On Tuesday (September 3), in early U.S. trading, data from the Institute for Supply Management (ISM) showed that the Manufacturing Purchasing Managers' Index (PMI) for August came in at 47.2, slightly higher than July's 46.8 but still below market expectations of 47.5.
The PMI is derived from a monthly survey of purchasing managers and is considered a "barometer" for predicting economic trends. Typically, an index above 50 indicates industry expansion, while below 50 indicates contraction. Notably, the ISM manufacturing PMI has been below 50 for five consecutive months, reflecting ongoing weakness in manufacturing activity. In the past 22 months, the PMI has been below 50 for 21 months, only briefly rising to 50.3 in March of this year.
Timothy Fiore, chair of the ISM manufacturing survey committee, noted, "Although manufacturing is still in the contraction range, the pace of contraction has slowed compared to last month. Weak demand, reduced output, and relatively loose input conditions."
He added, "Weak demand, Federal Reserve's monetary policy, and uncertainty about the U.S. election make companies hesitant to invest in capital and inventory." But he also mentioned that a reading of 47.2 is not extremely low because "as long as it is above 42.5, the overall economy can remain in expansion."
Following the data release, the three major U.S. stock indices fell further. As of publication, the Nasdaq Composite Index dropped more than 2.5%, while the S&P 500 and the Dow Jones indices fell over 1.5% and 1.1%, respectively.
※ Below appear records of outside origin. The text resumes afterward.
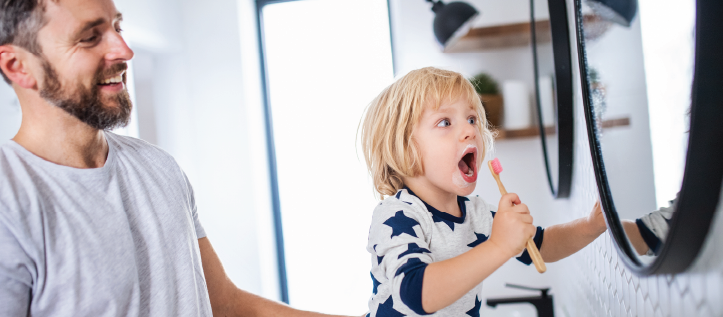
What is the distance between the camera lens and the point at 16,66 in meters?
0.69

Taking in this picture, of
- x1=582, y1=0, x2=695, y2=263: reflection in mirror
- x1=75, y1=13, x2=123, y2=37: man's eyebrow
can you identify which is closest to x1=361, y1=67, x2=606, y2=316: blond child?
x1=582, y1=0, x2=695, y2=263: reflection in mirror

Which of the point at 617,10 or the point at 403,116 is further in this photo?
the point at 403,116

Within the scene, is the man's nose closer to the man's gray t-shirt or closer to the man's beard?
the man's beard

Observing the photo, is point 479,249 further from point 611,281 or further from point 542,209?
point 542,209

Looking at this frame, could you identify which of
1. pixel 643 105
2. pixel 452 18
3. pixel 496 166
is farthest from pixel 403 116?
pixel 452 18

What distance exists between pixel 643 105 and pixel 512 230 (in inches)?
8.2

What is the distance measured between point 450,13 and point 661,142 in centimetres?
124

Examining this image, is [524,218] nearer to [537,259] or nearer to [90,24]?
[537,259]

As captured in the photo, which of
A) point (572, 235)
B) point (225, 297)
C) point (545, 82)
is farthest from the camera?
point (545, 82)

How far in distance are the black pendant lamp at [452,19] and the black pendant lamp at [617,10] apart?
3.27 feet

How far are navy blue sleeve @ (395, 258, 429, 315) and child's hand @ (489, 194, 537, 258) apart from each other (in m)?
0.11

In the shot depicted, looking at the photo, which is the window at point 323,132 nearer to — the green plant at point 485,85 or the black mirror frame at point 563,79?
the green plant at point 485,85

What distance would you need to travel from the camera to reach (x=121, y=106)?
0.76 m

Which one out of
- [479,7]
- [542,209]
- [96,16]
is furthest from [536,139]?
[96,16]
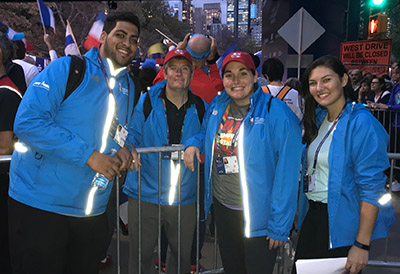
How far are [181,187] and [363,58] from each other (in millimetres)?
12482

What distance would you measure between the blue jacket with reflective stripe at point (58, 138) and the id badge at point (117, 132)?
0.05 meters

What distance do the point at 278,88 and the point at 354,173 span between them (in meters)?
3.35

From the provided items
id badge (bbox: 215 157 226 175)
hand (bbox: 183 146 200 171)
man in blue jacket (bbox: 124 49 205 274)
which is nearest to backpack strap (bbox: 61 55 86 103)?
man in blue jacket (bbox: 124 49 205 274)

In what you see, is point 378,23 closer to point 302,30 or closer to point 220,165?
point 302,30

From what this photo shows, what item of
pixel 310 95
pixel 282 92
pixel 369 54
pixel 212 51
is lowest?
pixel 310 95

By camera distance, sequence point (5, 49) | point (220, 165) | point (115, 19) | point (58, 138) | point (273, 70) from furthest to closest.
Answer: point (273, 70)
point (5, 49)
point (220, 165)
point (115, 19)
point (58, 138)

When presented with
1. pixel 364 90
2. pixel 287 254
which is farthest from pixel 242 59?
pixel 364 90

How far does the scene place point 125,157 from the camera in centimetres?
253

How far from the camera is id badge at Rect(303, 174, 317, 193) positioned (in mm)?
2545

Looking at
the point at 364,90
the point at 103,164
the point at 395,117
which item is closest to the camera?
the point at 103,164

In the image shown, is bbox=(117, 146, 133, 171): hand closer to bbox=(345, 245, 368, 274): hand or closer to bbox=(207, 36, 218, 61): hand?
bbox=(345, 245, 368, 274): hand

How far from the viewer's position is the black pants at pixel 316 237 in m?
2.50

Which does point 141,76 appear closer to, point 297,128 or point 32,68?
point 32,68

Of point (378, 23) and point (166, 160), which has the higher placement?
point (378, 23)
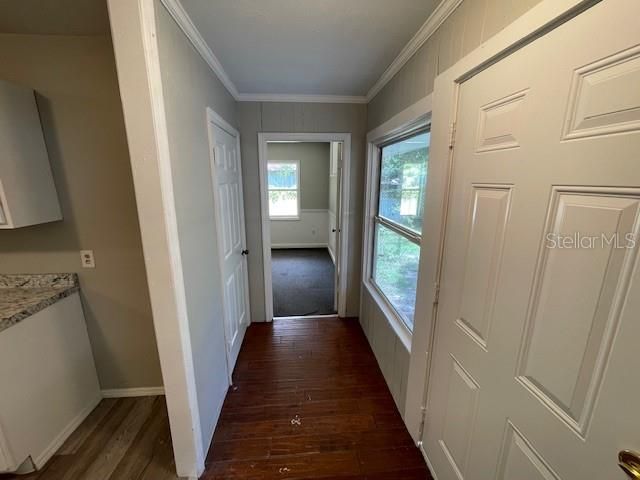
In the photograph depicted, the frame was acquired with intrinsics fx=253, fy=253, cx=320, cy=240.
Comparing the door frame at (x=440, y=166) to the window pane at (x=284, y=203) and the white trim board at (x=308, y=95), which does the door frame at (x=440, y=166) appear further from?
the window pane at (x=284, y=203)

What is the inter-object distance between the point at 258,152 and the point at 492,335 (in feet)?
7.77

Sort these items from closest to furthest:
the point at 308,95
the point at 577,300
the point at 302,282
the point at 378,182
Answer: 1. the point at 577,300
2. the point at 308,95
3. the point at 378,182
4. the point at 302,282

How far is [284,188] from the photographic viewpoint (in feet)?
19.6

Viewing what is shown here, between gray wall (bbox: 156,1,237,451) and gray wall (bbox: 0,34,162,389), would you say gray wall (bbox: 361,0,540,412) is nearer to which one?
gray wall (bbox: 156,1,237,451)

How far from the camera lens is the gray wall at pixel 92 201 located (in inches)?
56.4

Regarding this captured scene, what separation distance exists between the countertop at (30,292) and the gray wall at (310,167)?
453 cm

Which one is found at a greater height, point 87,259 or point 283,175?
point 283,175

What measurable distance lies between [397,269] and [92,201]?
2.18 meters

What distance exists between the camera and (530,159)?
2.49 feet

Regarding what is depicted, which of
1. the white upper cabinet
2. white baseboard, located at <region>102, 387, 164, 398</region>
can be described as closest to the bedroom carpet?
white baseboard, located at <region>102, 387, 164, 398</region>

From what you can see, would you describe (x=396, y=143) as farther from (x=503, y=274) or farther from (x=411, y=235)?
(x=503, y=274)

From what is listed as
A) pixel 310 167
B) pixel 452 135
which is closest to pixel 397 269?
pixel 452 135

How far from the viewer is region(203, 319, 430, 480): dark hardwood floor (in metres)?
1.42

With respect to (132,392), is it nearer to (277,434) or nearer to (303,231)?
(277,434)
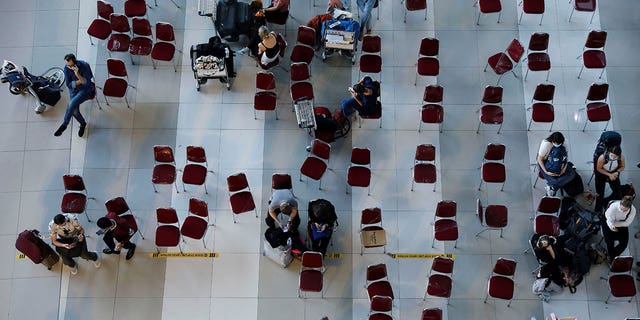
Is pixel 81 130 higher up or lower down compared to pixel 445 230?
higher up

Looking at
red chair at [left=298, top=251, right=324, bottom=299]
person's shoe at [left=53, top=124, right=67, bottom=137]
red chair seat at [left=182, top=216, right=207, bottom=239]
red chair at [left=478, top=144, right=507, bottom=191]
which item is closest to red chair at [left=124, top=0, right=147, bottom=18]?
person's shoe at [left=53, top=124, right=67, bottom=137]

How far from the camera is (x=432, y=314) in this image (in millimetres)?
9664

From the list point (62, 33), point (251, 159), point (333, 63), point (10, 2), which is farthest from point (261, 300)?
point (10, 2)

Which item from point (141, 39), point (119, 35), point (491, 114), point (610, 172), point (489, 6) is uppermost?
point (489, 6)

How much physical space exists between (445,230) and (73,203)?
610 cm

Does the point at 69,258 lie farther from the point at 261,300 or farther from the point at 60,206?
→ the point at 261,300

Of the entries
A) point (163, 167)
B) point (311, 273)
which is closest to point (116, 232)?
point (163, 167)

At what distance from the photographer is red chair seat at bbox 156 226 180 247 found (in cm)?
1039

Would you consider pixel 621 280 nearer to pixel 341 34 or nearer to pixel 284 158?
pixel 284 158

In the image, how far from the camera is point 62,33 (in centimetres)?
1269

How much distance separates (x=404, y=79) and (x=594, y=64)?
11.1 ft

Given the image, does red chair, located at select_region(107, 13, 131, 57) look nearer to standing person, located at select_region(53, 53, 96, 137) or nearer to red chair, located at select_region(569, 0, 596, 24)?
standing person, located at select_region(53, 53, 96, 137)

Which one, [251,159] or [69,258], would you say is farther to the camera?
[251,159]

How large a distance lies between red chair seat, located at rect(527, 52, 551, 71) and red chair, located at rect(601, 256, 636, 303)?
146 inches
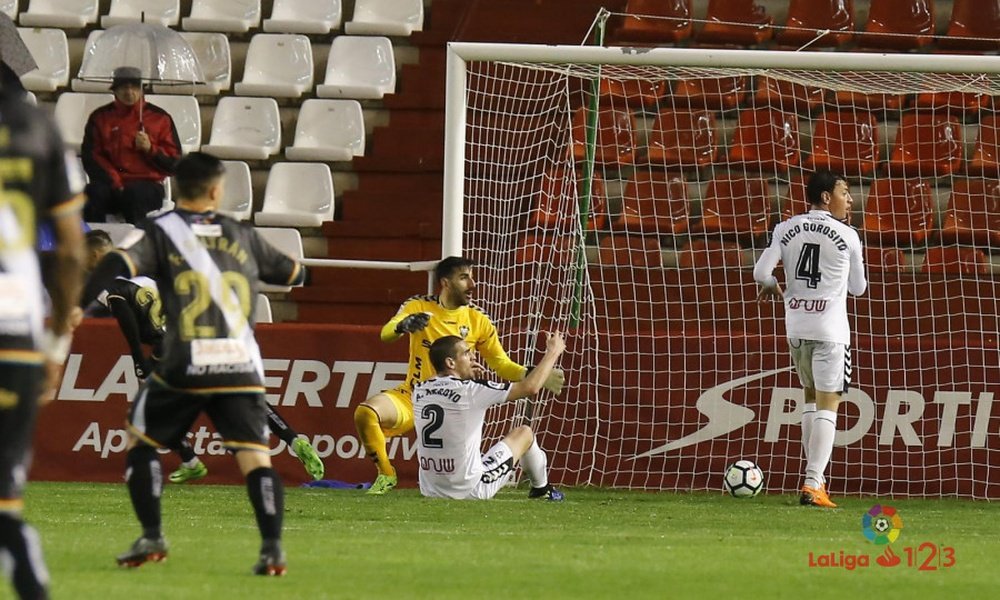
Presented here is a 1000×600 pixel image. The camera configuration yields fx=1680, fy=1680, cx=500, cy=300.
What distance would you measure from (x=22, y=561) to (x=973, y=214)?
1046 centimetres

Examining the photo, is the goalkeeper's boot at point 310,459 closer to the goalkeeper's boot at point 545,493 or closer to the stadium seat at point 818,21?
the goalkeeper's boot at point 545,493

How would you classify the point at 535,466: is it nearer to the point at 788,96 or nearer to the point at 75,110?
the point at 788,96

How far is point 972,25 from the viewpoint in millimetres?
15406

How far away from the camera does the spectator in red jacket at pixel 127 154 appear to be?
504 inches

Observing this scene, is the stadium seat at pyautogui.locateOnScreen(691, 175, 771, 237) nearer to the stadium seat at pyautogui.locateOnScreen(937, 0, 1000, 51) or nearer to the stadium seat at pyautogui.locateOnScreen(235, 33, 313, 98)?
the stadium seat at pyautogui.locateOnScreen(937, 0, 1000, 51)

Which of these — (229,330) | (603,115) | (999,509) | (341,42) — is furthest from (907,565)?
(341,42)

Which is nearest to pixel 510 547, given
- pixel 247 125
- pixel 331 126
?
pixel 331 126

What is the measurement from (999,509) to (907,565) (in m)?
3.75

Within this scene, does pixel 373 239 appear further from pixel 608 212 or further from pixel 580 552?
pixel 580 552

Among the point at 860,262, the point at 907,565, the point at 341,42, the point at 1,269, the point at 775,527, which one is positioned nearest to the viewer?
the point at 1,269

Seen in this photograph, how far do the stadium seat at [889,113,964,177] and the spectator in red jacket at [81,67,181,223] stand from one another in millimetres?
5817

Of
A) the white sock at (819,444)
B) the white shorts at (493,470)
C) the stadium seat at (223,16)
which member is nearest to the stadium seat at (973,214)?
the white sock at (819,444)

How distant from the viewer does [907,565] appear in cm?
705

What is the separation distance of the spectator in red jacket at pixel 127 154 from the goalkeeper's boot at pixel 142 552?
666cm
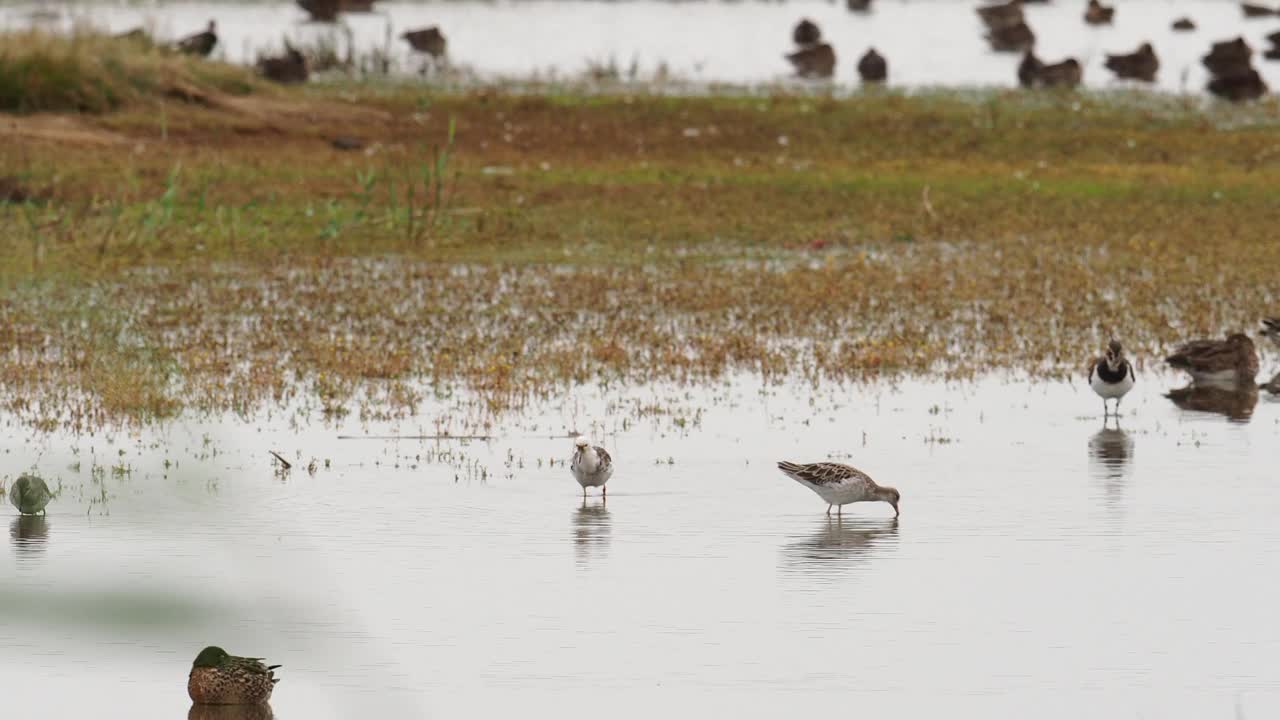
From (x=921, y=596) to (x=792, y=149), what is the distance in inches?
1068

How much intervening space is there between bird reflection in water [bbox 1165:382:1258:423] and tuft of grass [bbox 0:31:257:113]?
22.7 metres

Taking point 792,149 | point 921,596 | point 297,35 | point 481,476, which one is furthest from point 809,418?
point 297,35

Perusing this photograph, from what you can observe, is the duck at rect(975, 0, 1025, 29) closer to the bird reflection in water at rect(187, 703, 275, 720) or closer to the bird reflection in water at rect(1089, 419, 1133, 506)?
the bird reflection in water at rect(1089, 419, 1133, 506)

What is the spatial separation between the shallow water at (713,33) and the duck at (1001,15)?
110 centimetres

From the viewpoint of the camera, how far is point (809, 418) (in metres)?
14.7

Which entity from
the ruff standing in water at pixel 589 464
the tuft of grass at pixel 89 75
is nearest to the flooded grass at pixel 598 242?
the tuft of grass at pixel 89 75

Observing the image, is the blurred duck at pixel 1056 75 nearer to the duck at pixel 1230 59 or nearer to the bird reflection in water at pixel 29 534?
the duck at pixel 1230 59

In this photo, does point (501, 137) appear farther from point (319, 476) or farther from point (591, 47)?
point (591, 47)

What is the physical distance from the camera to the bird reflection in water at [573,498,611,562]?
10.6m

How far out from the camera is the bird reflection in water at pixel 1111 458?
12297mm

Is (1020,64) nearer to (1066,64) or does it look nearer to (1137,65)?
(1137,65)

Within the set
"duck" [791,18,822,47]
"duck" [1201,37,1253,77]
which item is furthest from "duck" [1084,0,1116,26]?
"duck" [1201,37,1253,77]

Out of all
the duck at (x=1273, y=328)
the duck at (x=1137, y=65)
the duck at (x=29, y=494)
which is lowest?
the duck at (x=29, y=494)

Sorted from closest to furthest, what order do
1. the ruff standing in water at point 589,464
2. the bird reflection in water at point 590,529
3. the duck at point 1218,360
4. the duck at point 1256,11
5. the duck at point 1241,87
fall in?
the bird reflection in water at point 590,529, the ruff standing in water at point 589,464, the duck at point 1218,360, the duck at point 1241,87, the duck at point 1256,11
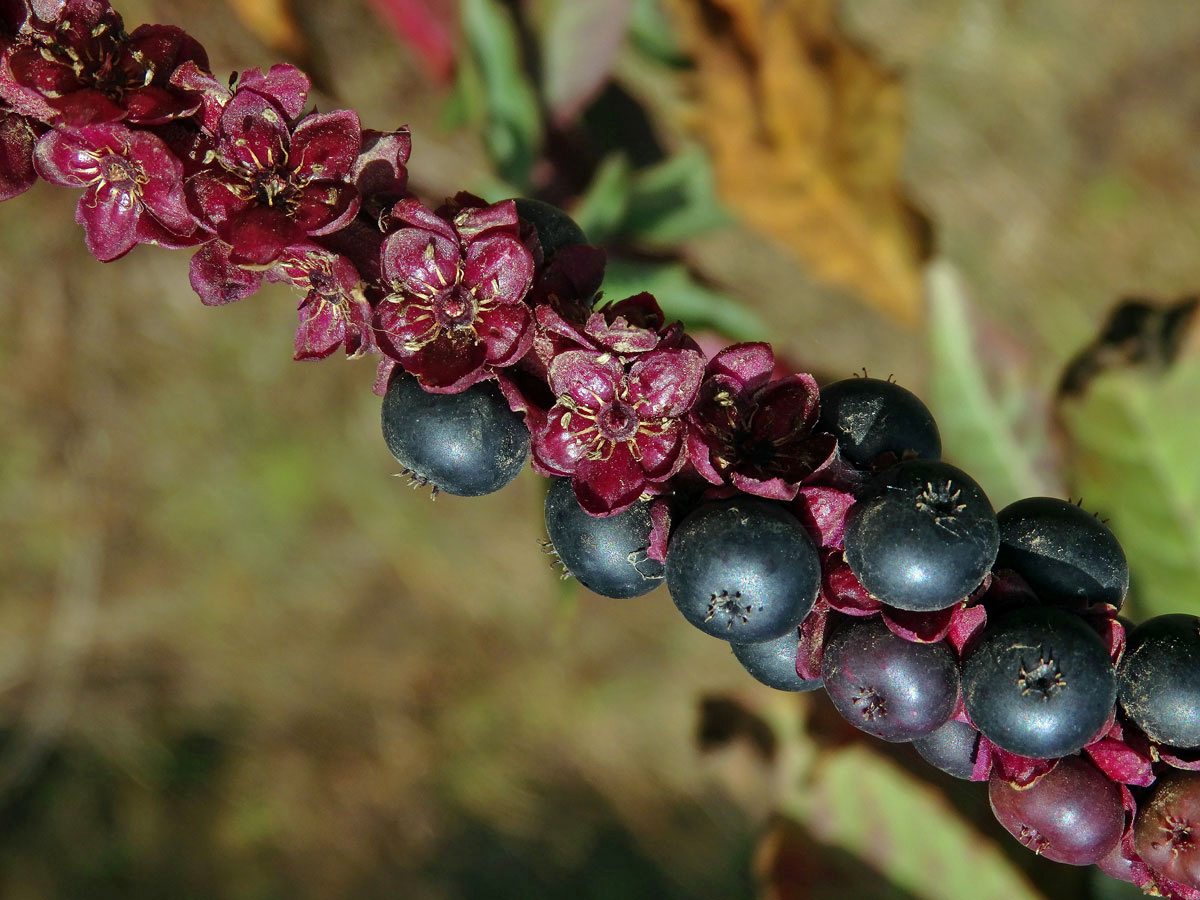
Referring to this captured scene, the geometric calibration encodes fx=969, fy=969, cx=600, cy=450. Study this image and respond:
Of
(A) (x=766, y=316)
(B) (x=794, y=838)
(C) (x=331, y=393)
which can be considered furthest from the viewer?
(C) (x=331, y=393)

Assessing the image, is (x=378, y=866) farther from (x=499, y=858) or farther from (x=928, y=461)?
(x=928, y=461)

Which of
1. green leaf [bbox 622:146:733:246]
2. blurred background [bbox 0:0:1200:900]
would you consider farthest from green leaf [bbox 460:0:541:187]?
green leaf [bbox 622:146:733:246]

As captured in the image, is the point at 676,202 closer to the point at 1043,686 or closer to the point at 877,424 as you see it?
the point at 877,424

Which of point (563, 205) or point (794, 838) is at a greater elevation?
point (563, 205)

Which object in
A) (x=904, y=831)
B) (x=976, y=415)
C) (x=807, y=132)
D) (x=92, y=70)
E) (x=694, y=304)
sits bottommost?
(x=904, y=831)

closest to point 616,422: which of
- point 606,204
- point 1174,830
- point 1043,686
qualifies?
point 1043,686

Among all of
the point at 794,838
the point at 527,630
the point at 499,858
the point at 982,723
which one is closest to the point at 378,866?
the point at 499,858

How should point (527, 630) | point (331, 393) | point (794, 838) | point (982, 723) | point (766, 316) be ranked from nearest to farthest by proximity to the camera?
point (982, 723), point (794, 838), point (766, 316), point (331, 393), point (527, 630)
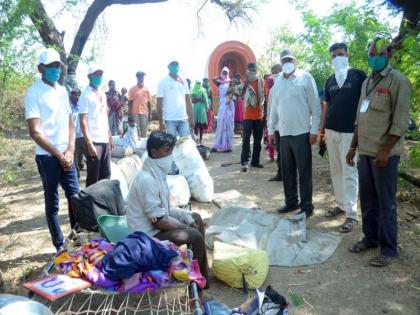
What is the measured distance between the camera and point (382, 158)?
3.23 meters

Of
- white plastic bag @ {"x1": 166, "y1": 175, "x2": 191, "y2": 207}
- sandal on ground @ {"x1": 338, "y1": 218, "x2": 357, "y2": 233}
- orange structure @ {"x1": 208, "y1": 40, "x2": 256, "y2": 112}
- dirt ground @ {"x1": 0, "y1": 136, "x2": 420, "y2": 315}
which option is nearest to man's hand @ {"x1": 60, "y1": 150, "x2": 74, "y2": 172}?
dirt ground @ {"x1": 0, "y1": 136, "x2": 420, "y2": 315}

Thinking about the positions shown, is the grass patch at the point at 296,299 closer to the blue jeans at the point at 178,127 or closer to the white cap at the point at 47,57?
the white cap at the point at 47,57

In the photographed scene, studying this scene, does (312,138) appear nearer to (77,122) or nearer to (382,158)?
(382,158)

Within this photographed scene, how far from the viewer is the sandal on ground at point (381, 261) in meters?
3.39

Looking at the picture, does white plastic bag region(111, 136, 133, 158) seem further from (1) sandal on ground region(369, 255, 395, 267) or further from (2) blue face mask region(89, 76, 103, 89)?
(1) sandal on ground region(369, 255, 395, 267)

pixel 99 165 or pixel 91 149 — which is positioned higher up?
pixel 91 149

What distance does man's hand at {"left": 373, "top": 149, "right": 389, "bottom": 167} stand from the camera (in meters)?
3.23

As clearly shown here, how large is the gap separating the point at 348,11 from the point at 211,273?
5726 millimetres

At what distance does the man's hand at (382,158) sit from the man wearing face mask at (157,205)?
160 cm

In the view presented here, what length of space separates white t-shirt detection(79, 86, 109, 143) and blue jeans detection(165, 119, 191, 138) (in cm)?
161

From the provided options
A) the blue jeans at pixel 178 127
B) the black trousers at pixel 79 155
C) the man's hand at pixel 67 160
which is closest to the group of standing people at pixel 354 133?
the blue jeans at pixel 178 127

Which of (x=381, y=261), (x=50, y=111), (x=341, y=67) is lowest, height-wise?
(x=381, y=261)

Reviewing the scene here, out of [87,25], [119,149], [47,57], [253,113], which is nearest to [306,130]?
[253,113]

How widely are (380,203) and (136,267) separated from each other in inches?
85.2
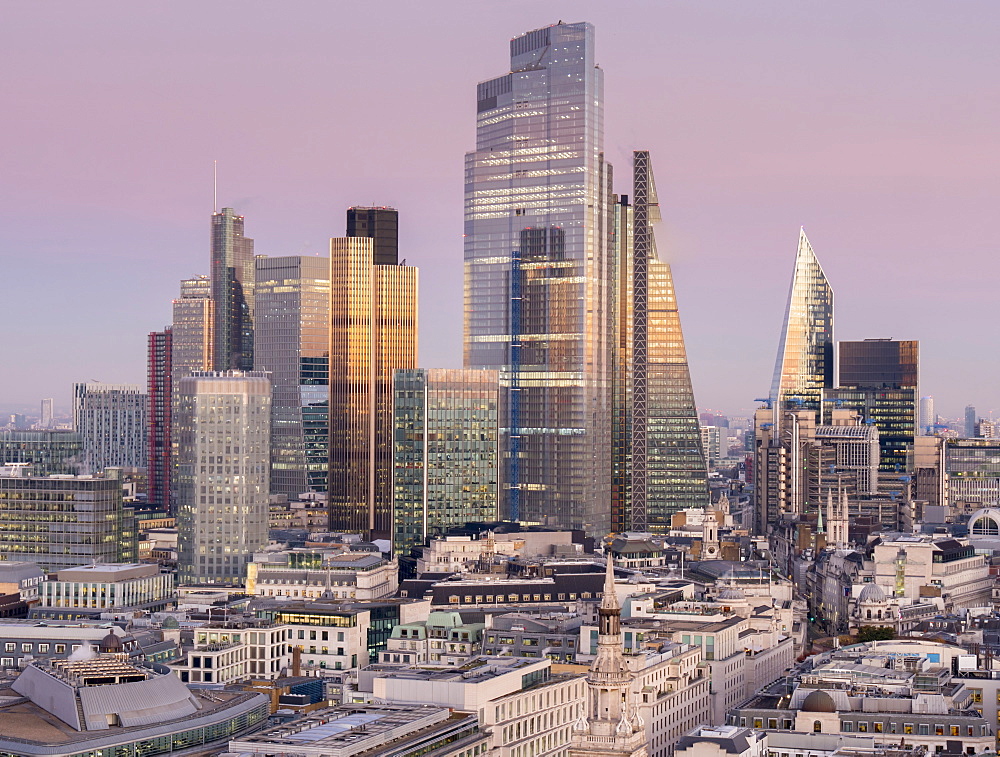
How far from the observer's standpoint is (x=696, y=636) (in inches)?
7751

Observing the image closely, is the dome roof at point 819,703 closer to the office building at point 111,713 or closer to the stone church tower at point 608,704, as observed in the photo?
the office building at point 111,713

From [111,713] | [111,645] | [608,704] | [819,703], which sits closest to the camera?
[608,704]

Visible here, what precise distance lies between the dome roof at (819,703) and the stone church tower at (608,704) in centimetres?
4675

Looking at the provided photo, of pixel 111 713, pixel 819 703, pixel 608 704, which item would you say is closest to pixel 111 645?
pixel 111 713

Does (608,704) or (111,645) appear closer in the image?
(608,704)

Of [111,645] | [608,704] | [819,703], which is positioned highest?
[608,704]

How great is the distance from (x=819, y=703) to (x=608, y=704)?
49279 millimetres

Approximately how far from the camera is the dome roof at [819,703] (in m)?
157

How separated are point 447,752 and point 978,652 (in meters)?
74.7

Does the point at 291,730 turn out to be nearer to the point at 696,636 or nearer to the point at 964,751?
the point at 964,751

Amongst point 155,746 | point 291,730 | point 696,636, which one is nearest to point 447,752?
point 291,730

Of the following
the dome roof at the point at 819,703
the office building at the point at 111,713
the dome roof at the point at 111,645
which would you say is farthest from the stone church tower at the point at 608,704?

It is noteworthy that before the ISM data release, S&P Global also released a report showing similar signs of weakness. S&P Global's Manufacturing PMI for August was revised down from 48 to 47.9, below market expectations of 48.1, while the July index was 49.6.
The S&P Global report also showed that the U.S. manufacturing employment index fell for the first time this year, while input costs rose to their highest level in 16 months, indicating persistent inflationary pressures.
Chris Williamson, chief business economist at S&P Global, stated that the further decline in PMI indicates that manufacturing is becoming a greater drag on the economy mid-way through the third quarter. Forward-looking indicators suggest that this negative impact may intensify in the coming months.
Williamson also pointed out that slower-than-expected sales have led to inventory buildups, and a reduction in new orders prompted factories to cut production for the first time since January. Due to concerns about overcapacity, manufacturers also laid off workers for the first time this year and reduced their purchases of production materials.
He concluded, "The decrease in orders and increase in inventory sent the gloomiest production trend signal in the past year and a half, and one of the most concerning economic signals since the Global Financial Crisis." Moreover, rising wages and high transportation costs have caused input costs to rise at the fastest pace since April last year.